• _Problem to work on_:
Where a line contains the word "Video", copy that line from the records below.

Saved entries
━━━━━━━━━━━━━━━━━━━━

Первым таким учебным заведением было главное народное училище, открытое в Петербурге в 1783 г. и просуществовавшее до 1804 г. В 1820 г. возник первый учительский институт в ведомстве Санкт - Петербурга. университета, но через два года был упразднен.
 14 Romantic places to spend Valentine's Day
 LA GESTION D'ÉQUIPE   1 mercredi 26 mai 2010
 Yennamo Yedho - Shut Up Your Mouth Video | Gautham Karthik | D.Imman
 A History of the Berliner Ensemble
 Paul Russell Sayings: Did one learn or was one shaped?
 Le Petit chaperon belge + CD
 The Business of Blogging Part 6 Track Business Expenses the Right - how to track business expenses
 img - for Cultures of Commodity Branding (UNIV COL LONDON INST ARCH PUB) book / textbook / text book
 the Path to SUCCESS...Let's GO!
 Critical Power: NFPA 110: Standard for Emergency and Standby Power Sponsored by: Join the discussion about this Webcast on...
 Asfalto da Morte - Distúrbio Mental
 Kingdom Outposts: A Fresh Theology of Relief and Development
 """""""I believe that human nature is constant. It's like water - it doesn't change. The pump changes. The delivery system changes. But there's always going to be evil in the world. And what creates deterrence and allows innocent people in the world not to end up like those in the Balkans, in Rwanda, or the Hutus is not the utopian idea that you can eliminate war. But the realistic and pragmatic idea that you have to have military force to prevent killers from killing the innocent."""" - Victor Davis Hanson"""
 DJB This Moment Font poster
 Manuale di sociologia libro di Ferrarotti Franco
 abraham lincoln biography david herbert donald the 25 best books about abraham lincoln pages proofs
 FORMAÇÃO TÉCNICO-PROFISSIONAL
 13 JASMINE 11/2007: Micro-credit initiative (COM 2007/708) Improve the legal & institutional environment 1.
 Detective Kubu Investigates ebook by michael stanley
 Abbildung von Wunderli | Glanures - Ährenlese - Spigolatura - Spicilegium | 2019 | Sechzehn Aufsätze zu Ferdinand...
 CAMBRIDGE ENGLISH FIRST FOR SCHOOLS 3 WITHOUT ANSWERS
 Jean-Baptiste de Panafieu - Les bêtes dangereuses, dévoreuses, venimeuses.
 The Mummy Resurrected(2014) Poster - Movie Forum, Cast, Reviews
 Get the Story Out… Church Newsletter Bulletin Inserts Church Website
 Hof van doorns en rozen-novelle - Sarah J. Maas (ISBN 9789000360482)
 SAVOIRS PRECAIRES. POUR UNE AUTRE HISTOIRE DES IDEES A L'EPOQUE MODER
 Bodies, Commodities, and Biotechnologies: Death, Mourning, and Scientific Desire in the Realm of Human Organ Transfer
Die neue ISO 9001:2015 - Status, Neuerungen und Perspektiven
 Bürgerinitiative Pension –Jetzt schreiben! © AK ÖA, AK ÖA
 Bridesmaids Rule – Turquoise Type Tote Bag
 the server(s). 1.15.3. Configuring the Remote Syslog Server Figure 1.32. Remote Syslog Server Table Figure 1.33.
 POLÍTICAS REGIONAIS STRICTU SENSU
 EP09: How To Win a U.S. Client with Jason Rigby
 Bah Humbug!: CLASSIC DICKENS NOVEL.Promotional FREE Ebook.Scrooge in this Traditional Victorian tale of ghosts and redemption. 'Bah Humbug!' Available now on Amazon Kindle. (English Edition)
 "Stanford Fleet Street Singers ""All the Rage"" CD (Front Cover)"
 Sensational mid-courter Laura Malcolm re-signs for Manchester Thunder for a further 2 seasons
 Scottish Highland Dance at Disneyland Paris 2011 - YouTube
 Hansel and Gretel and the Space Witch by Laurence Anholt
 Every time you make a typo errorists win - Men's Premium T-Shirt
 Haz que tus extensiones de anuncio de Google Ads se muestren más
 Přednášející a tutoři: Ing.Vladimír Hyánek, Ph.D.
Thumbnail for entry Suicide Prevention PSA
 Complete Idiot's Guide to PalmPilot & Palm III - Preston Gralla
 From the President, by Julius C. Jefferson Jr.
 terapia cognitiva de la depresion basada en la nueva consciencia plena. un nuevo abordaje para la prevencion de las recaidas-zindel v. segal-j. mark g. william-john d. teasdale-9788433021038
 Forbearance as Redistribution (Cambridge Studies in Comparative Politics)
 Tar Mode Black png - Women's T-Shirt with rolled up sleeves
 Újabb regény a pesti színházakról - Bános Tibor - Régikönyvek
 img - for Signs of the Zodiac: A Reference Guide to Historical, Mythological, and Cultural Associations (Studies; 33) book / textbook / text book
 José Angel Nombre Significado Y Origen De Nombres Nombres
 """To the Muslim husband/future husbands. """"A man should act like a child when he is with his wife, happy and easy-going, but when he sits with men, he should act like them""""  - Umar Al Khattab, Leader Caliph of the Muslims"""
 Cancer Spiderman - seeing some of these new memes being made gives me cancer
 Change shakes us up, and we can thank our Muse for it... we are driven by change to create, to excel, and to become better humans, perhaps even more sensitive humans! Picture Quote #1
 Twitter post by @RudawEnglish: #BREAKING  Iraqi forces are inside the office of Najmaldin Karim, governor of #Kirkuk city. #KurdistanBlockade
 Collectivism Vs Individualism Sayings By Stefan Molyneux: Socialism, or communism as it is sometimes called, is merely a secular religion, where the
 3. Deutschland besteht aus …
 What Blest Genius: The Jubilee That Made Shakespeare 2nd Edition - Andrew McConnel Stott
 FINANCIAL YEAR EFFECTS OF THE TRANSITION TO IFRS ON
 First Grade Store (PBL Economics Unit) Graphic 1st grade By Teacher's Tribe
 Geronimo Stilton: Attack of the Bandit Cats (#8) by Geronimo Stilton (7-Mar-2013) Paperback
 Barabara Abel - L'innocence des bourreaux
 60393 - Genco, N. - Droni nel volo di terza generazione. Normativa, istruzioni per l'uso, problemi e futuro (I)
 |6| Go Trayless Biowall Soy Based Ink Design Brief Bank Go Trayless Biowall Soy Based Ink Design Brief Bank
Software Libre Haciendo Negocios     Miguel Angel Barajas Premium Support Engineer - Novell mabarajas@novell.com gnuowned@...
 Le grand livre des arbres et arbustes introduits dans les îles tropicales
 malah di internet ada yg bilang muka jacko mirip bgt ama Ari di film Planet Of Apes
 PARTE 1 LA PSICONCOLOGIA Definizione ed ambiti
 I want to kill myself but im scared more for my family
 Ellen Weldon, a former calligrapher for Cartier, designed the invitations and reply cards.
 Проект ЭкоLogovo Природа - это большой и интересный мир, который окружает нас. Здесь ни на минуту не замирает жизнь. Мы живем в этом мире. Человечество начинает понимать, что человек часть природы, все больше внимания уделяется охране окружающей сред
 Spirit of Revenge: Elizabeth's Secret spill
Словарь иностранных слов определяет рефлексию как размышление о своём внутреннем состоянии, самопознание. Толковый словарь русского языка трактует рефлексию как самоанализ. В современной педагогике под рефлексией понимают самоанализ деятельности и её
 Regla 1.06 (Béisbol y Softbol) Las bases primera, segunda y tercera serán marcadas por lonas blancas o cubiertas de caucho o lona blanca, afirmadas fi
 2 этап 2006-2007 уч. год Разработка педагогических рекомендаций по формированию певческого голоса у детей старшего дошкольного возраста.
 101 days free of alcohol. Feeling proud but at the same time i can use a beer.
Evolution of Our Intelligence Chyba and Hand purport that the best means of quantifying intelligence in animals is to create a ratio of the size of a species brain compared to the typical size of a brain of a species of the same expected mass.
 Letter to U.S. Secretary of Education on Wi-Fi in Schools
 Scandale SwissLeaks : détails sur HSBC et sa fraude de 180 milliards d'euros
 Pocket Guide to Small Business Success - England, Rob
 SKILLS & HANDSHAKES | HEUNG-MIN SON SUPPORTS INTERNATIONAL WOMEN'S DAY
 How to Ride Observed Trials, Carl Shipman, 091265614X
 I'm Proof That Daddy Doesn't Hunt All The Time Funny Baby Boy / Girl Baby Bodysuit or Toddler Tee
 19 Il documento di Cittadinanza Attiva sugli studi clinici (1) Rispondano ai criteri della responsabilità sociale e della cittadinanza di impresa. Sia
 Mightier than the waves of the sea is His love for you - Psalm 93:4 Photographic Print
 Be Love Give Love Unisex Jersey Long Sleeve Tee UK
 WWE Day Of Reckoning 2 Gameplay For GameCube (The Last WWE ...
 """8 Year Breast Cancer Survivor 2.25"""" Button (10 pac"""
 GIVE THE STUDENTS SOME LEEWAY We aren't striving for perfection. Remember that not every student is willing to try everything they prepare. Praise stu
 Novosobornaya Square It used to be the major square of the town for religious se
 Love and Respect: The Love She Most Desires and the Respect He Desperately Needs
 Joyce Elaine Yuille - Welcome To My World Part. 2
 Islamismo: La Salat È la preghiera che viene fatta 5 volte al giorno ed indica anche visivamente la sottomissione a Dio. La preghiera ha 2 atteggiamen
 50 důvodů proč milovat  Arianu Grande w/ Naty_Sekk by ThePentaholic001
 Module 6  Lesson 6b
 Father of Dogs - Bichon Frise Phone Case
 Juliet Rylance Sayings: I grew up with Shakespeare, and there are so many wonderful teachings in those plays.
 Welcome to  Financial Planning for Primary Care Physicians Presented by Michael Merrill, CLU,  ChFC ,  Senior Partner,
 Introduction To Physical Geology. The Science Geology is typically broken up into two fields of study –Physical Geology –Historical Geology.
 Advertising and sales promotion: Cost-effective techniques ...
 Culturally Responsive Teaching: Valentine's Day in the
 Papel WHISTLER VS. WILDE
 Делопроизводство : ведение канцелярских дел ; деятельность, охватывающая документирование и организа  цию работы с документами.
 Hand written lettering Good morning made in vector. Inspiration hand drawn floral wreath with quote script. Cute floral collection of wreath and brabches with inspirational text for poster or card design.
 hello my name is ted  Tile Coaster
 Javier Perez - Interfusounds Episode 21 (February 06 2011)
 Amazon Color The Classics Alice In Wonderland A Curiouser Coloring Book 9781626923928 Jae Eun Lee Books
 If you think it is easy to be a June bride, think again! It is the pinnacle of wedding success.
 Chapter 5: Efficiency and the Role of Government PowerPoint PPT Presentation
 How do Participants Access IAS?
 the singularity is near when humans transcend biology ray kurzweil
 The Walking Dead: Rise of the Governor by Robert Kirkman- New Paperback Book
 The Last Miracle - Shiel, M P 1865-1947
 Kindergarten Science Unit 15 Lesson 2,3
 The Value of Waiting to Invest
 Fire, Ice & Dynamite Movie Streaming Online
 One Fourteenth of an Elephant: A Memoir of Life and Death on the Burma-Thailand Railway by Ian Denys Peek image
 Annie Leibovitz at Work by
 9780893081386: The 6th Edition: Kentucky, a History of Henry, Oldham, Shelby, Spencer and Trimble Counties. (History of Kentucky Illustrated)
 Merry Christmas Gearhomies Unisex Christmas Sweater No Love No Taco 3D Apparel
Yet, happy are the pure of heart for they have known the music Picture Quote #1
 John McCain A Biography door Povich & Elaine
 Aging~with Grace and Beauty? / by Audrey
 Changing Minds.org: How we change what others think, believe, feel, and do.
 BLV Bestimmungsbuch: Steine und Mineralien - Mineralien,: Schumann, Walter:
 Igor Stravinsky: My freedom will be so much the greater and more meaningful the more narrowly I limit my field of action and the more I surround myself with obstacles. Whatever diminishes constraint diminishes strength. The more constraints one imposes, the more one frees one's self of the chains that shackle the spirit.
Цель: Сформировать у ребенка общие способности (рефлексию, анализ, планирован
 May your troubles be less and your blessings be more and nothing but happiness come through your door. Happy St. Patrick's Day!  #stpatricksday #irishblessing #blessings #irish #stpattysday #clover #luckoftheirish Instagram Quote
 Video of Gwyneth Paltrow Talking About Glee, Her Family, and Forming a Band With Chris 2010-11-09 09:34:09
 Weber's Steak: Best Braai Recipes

━━━━━━━━━━━━━━━━━━━━

• _Written response_:
 Yennamo Yedho - Shut Up Your Mouth Video | Gautham Karthik | D.Imman
 Video of Gwyneth Paltrow Talking About Glee, Her Family, and Forming a Band With Chris 2010-11-09 09:34:09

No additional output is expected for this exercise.